▶ **Task to complete**
Copy each of the items below word for word.

▶ **Recorded information**
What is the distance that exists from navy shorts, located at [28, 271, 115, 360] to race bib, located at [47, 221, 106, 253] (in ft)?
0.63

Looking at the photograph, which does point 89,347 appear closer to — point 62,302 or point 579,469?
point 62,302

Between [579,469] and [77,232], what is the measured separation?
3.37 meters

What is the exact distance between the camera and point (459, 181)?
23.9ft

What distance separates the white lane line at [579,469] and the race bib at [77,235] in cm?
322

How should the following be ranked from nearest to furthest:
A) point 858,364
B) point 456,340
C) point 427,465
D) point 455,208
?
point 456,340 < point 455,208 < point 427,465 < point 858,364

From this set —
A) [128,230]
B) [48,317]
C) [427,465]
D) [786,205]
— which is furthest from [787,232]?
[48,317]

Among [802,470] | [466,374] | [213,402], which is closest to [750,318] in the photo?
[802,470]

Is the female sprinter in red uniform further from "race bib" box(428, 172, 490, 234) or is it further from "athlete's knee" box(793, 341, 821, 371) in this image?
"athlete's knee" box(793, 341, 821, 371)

▶ **Solution below**
What is the distance that exists from navy shorts, located at [28, 271, 115, 360] to race bib, located at [47, 221, 106, 253] (in ft)?
0.63

Looking at the photograph, which does point 89,347 appear closer to — point 62,302 or point 579,469?
point 62,302

Between [579,469] and [77,232], what is the measured separation?
3.37 meters

What is the exact distance between the camera and point (459, 181)?
23.9ft

What distance separates the white lane line at [579,469] and the race bib at [77,235] in cm?
322

How should the following be ranked from nearest to furthest:
A) point 858,364
B) point 456,340
C) point 427,465
D) point 455,208
?
point 456,340 < point 455,208 < point 427,465 < point 858,364

From this set —
A) [128,230]
B) [48,317]
C) [427,465]
D) [786,205]
— which is furthest from [787,232]?
[48,317]

Among [802,470] | [466,374] | [213,402], which is closest to [750,318] in the photo?
[802,470]

Is the female sprinter in red uniform further from "race bib" box(428, 172, 490, 234) or is it further from "athlete's knee" box(793, 341, 821, 371) in this image?
"athlete's knee" box(793, 341, 821, 371)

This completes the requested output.